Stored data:
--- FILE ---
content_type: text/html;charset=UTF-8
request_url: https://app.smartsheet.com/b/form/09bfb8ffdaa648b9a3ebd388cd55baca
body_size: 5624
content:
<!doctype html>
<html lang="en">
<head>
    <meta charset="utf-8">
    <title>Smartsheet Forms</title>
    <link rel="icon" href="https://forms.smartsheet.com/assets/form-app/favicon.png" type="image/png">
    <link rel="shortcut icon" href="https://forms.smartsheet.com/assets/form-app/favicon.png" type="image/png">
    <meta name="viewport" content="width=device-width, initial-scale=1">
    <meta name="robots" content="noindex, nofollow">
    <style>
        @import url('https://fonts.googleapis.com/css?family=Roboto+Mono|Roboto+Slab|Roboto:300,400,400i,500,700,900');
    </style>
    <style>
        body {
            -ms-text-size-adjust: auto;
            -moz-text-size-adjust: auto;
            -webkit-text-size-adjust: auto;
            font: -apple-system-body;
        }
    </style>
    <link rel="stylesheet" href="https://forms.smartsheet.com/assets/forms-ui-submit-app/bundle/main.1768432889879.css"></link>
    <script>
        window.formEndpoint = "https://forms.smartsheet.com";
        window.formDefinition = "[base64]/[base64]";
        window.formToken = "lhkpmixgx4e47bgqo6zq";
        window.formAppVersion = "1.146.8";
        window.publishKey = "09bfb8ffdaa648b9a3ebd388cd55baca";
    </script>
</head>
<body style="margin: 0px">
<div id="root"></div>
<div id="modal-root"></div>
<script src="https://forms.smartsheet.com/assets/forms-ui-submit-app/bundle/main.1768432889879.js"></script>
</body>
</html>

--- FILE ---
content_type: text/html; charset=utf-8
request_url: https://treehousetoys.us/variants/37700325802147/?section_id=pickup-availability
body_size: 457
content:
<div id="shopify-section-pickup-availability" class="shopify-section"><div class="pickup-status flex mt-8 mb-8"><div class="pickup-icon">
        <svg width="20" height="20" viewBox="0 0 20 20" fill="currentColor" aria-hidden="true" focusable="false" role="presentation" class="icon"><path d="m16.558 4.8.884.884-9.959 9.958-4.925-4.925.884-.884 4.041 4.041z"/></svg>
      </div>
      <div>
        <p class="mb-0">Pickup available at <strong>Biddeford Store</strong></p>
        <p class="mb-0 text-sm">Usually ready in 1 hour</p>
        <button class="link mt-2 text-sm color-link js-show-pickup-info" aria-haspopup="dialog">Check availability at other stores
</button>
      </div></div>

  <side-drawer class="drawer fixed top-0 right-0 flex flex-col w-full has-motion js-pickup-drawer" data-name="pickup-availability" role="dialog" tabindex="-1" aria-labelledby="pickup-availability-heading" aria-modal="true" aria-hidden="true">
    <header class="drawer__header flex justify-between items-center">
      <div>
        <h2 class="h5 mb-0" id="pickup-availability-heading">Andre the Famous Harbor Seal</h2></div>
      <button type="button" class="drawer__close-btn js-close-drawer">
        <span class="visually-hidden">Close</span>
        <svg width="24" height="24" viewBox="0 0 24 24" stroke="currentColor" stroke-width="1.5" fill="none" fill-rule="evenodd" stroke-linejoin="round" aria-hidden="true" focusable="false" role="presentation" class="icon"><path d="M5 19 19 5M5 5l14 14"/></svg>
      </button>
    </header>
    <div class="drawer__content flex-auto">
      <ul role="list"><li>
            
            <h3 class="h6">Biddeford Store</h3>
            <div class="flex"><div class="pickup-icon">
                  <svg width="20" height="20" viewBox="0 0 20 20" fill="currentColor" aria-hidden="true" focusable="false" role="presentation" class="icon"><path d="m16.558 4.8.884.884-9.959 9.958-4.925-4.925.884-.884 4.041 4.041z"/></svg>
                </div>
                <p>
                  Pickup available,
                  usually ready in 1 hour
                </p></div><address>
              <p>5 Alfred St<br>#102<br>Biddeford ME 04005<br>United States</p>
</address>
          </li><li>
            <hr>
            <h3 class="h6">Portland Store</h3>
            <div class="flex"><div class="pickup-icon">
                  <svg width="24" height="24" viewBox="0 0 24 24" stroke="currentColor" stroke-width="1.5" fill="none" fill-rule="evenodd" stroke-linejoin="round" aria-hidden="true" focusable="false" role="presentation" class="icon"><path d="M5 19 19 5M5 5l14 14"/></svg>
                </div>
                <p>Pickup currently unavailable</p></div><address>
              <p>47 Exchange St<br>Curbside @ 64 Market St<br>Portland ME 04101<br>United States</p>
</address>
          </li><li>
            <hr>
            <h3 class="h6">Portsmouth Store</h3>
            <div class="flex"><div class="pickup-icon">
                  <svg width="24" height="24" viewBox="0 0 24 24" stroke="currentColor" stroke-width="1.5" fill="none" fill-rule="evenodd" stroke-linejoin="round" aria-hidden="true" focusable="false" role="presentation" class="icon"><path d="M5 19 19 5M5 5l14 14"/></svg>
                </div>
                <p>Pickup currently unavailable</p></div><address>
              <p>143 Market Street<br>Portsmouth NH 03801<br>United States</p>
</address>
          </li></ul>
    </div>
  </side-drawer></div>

• Exercise objective
Output the number of lines above holding the word "role", and nothing besides it.

• Written answer
7